So you’ve decided to make your living online. Congrats! There are plenty of ways to make money online, and one of the most viable options is to become a digital marketer or content marketer. What is the difference between these two jobs, you ask? Let’s dive into it.
What is a Digital Marketer?
To put it simply, a digital marketer is someone who creates marketing material for digital platforms like websites or apps. For example, a web designer might specialize in creating sleek, modern websites; a marketer might specialize in crafting amazing content that will attract, engage, and retain customers on social media channels; and an app developer might specialize in creating engaging mobile applications that solve customer problems.
The truth is that there is quite a bit of overlap between these roles, but they do have some key differences. For one, digital marketers and content marketers need to know how to drive traffic to a website or app. This involves using various digital marketing tactics, many of which are online (i.e., digital) while others are offline (i.e., traditional). For example, an SEO (search engine optimization) specialist might use content marketing to gain traction with prospective customers, leveraging SEO best practices to optimize content for certain keywords and phrases so that it can be easily found when someone searches for these terms.
What is a Content Marketer?
A content marketer is someone who creates marketing material that can be sourced and used by companies in any industry. This might include everything from videos to e-books to blog posts, depending on the type of content this person creates. For example, a video content marketer might create marketing videos for businesses to use on their websites and social media platforms.
The advantage of having a content marketer is that you can literally think of thousands of use cases for the type of content they create. This means that no matter what industry you are in, there is content marketing material that can be leveraged for your benefit. Additionally, content marketers usually hold an MBA or a bachelor’s degree along with a concentration in marketing or communications. This makes them particularly valuable within an organization, where they can play a vital role in the growth and success of a business.
The Differences Between These Two Careers
There are several key differences between digital marketers and content marketers, which makes one job easier or more suitable than the other. First, let’s discuss the overlap between these roles. These are the duties that a digital marketer and content marketer have in common:
- Creating and curating content
- Setting up email marketing campaigns
- Optimizing websites and apps for search engines
- Writing blog posts for publications and/or platforms like Medium and LinkedIn
- Using various tools to track, analyze, and report on marketing activity
- Building websites and apps
Now, let’s discuss some of the differences between a digital marketer and a content marketer. First, it is essential to understand the purpose of each role. A digital marketer’s purpose is to design and implement marketing strategies for digital platforms. This involves using various tools and methodologies to research the strengths and weaknesses of a business, understanding how existing customers behave, and devising a game plan to attract new customers. A content marketer’s purpose is to create marketing material for various platforms (i.e., websites, blogs, social media, and so on) that can be used to attract and retain customers.
The fact is that a business’ marketing needs can vary from one industry to the next, and one job to the next. That is why it is important to understand the differences between these two roles. A digital marketer should not be expected to do the same job as a content marketer. Even though they might have some of the same responsibilities (e.g., creating and curating content), they will carry out these responsibilities in very different ways. For example, a digital marketer might use SEO best practices to create content for a business blog while a content marketer might use storytelling to engage with customers on social media channels.

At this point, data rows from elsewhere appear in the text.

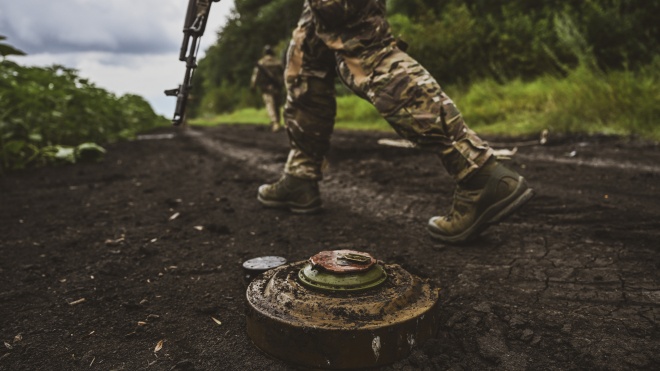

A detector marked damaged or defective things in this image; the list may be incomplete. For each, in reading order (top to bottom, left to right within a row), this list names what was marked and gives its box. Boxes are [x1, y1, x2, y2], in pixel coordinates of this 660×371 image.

rusty mine casing [245, 251, 440, 370]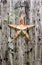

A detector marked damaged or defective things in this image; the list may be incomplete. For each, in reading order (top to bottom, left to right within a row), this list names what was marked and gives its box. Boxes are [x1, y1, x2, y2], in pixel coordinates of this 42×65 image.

rusty metal star [8, 15, 34, 40]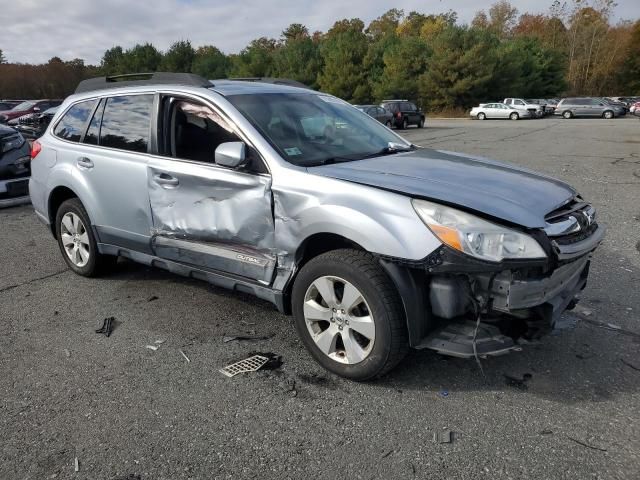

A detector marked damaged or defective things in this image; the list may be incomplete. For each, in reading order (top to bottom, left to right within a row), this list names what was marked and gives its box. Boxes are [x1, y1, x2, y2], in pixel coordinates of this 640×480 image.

damaged silver suv [30, 73, 604, 380]
cracked headlight [412, 199, 548, 262]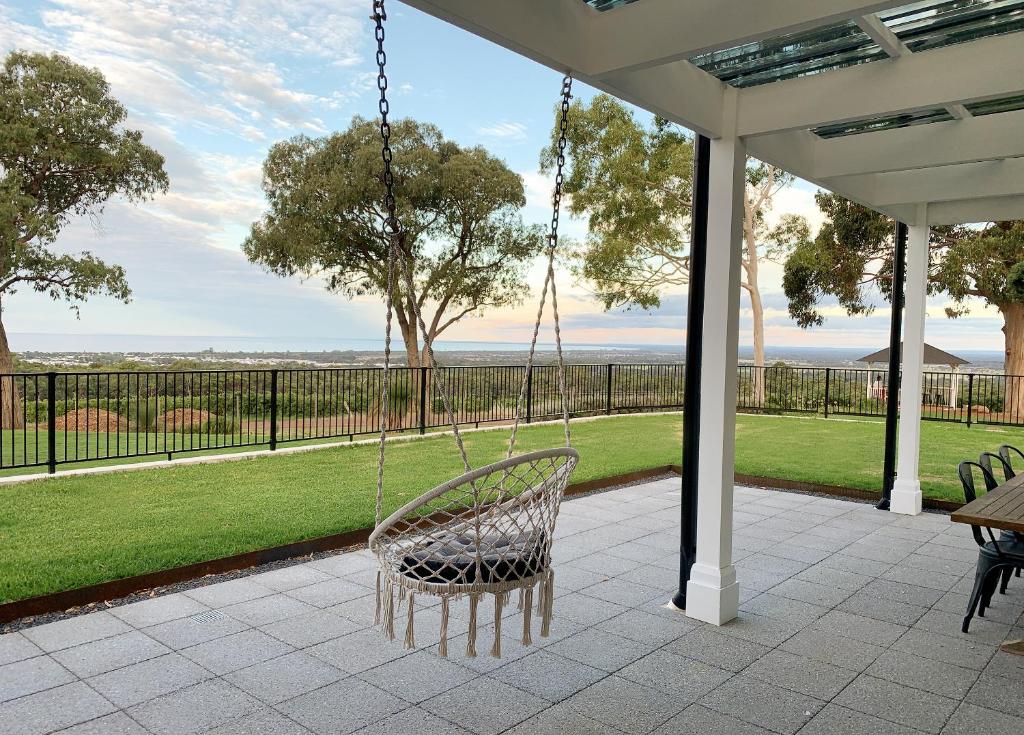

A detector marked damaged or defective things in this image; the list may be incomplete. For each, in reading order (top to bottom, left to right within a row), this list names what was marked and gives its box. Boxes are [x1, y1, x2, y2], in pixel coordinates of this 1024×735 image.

rusted steel garden edging [0, 468, 958, 626]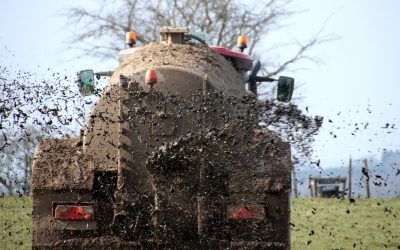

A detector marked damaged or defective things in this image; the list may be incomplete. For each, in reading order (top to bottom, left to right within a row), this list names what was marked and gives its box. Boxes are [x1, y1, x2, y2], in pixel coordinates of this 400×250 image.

rusty tank surface [32, 26, 294, 248]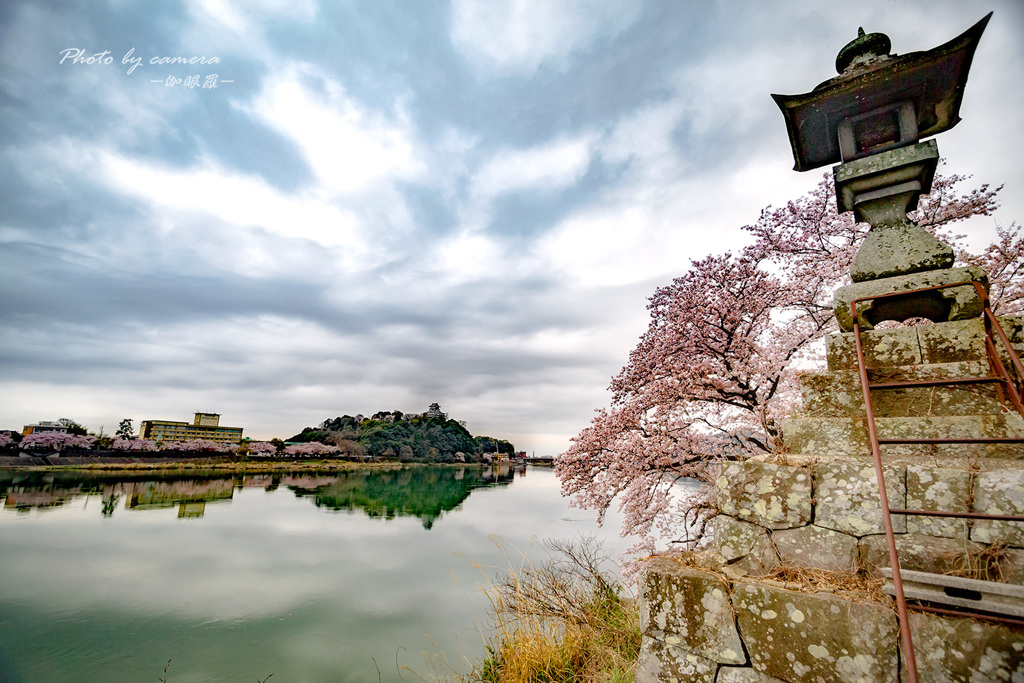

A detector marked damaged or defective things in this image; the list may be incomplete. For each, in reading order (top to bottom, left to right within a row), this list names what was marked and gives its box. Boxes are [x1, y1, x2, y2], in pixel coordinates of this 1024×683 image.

The Rise Of Online Freelancer Marketing
With more and more companies moving into the digital sphere, those hired to manage these online marketing efforts can be found anywhere in the world. In fact, some of the top freelancer marketing agencies can be found on freelancing websites like Upwork and Fiverr, allowing digital marketers to work remotely from anywhere.
This trend of freelance marketing has led to the rise of independent marketing contractors who can take on a myriad of marketing projects, from managing and optimizing a company’s social media accounts to designing print ads and web banners, and writing SEO material.
The trend of working remotely hasn’t just affected marketing. Product management, information architecture, technical writing, and even human resource management have all seen a big shift towards remote work. This trend seems to be unstoppable, and for good reason. People want to be able to work remotely, and employers want to hire remote workers to save costs and increase productivity.
Becoming A ‘One-Man-Team’
While there is certainly a place for remote teams, there is also a place for solo marketing. Just because a business is digital doesn’t mean that they have to operate solely online. In fact, many businesses operate entirely offline, using digital marketing tactics to attract customers and gain traction (i.e., Facebook Ads, Google Adwords, and so on).
The truth is that marketing is a vast and complicated subject, and one that doesn’t always fit into a neatly formed box. That is why it is important to understand the differences between a digital marketer and a content marketer. Knowing the purpose of each role will help you choose the right person for the job, and enable you to form a much more effective marketing team. Perhaps the most important difference between these roles is the way in which they approach their work. A digital marketer can be thought of as a ‘jack of all trades’, while a content marketer can be viewed as a’master of a few.’ This means that even though he or she might not be an expert in SEO or content creation, the content marketer will have a much deeper knowledge of his or her niche than the digital marketer, enabling them to choose the right tools for the job and carry out the project with excellence.